After upgrading to Fedora 22 (not yet released), when I plug in my USB headset audio is still routed to to the system mic and speakers. I have to manually switch from the gnome audio panel. On IRC it was suggested to report this upstream paolo@murdock ~/dcv $ pulseaudio --version pulseaudio 6.0 paolo@murdock ~/dcv $ rpm -qa | grep pulseaudio pulseaudio-libs-glib2-6.0-2.fc22.x86_64 pulseaudio-utils-6.0-2.fc22.x86_64 pulseaudio-module-x11-6.0-2.fc22.x86_64 pulseaudio-6.0-2.fc22.x86_64 pulseaudio-libs-devel-6.0-2.fc22.x86_64 alsa-plugins-pulseaudio-1.0.29-1.fc22.x86_64 pulseaudio-libs-6.0-2.fc22.i686 pulseaudio-module-bluetooth-6.0-2.fc22.x86_64 pulseaudio-libs-6.0-2.fc22.x86_64 pulseaudio-gdm-hooks-6.0-2.fc22.x86_64 paolo@murdock ~/dcv $
One thing I noticed is that the module-switch-on-connect is not loaded even if it is present on the system paolo@murdock ~/dcv $ lsof -p 1947 | grep switch lsof: WARNING: can't stat() fuse.gvfsd-fuse file system /run/user/42/gvfs Output information may be incomplete. pulseaudi 1947 paolo mem REG 8,18 15112 1854808 /usr/lib64/pulse-6.0/modules/module-switch-on-port-available.so
Being present on the system isn't enough for a module to get loaded. module-switch-on-connect is not loaded by default. Maybe you had the module enabled in /etc/pulse/default.pa before the upgrade, and the upgrade overwrote that file?
(In reply to Tanu Kaskinen from comment #2) > Being present on the system isn't enough for a module to get loaded. > module-switch-on-connect is not loaded by default. Maybe you had the module > enabled in /etc/pulse/default.pa before the upgrade, and the upgrade > overwrote that file? Could be, but for sure I did not change it manually in the past... Any reason why that is not part of the default? Anyway I'll try and see if that fixes the problem
(In reply to Paolo Borelli from comment #3) > Any reason why that is not part of the default? I think the reason is that there are important use cases where it's not appropriate to switch to a new device when it appears. I don't remember what those use cases are more specifically.
(In reply to Tanu Kaskinen from comment #4) > I think the reason is that there are important use cases where it's not > appropriate to switch to a new device when it appears. I don't remember what > those use cases are more specifically. Well, pluggin in a usb headset and expecting it to work seems an important use case and something that used to work without fiddling with etc files...
On my f22 box, /etc/pulse/default.pa contains: ### Should be after module-*-restore but before module-*-detect load-module module-switch-on-port-available
module-switch-on-port-available is different from module-switch-on-connect. module-switch-on-port-available doesn't move streams between devices, it only controls which port is active on a sink or source that has multiple ports.

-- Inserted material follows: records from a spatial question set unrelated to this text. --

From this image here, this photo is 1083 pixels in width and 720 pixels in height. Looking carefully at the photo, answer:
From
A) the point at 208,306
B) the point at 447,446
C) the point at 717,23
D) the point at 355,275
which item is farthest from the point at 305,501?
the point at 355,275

> > Well, pluggin in a usb headset and expecting it to work seems an important > use case and something that used to work without fiddling with etc files... you are assume that notebook has only one usb port , but most desktops have more than one usb port which allow usb webcam and usb headset plugged at the same time
To do this properly, pulseaudio should fingerprint each audio device and remember if a user switched to it in the past. Since many devices are hotplug devices (including HDMI monitors), this is more important than it used to be. Chrome OS had to recently implement this. Previously they had a stateless heuristic for choosing a device, but had to add persistence because of unpredictability of hotplug ordering and other issues. http://crbug.com/308143 for reference.
Oh, it looks like module-default-device-restore is supposed to do this, with fingerprinting even. Sorry for not seeing this. I guess that module is not working then?

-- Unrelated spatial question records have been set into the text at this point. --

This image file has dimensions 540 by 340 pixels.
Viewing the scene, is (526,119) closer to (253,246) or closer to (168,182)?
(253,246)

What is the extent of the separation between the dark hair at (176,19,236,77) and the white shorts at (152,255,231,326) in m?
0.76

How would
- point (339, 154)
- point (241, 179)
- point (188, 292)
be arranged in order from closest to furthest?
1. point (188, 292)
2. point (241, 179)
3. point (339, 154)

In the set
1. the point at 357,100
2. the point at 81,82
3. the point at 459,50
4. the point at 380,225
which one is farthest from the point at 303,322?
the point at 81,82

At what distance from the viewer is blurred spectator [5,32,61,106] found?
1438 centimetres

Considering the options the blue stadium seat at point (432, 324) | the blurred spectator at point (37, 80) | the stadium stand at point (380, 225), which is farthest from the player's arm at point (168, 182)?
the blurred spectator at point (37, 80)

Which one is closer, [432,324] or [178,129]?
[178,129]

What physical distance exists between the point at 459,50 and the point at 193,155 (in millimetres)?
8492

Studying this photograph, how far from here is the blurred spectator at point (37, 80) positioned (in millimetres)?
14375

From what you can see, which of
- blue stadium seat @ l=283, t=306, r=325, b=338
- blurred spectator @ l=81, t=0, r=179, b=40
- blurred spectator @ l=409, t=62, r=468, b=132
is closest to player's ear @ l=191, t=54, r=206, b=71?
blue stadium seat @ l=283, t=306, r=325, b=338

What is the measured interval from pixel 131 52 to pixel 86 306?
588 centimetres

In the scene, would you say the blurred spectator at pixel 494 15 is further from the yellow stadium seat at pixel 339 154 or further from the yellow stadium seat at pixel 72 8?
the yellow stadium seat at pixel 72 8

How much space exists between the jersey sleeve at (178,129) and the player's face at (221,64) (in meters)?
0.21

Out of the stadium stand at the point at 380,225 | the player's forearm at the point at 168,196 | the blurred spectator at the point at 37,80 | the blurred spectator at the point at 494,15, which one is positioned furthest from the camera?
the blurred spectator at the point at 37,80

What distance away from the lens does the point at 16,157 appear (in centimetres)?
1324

module-default-device-restore is broken indeed. I hope it will be fixed in the upcoming release.
*** Bug 90870 has been marked as a duplicate of this bug. ***
I submitted a patch for fixing module-default-device-restore: https://patchwork.freedesktop.org/patch/164480/
The module-default-device-restore patch is now in master. PulseAudio 11.0 should remember your choice if you set a USB device as the default. Additionally, another patch has been applied earlier that makes USB device priority higher than built-in sound cards, so often you don't need any manual steps if you prefer to use a USB device. I'll close this bug now.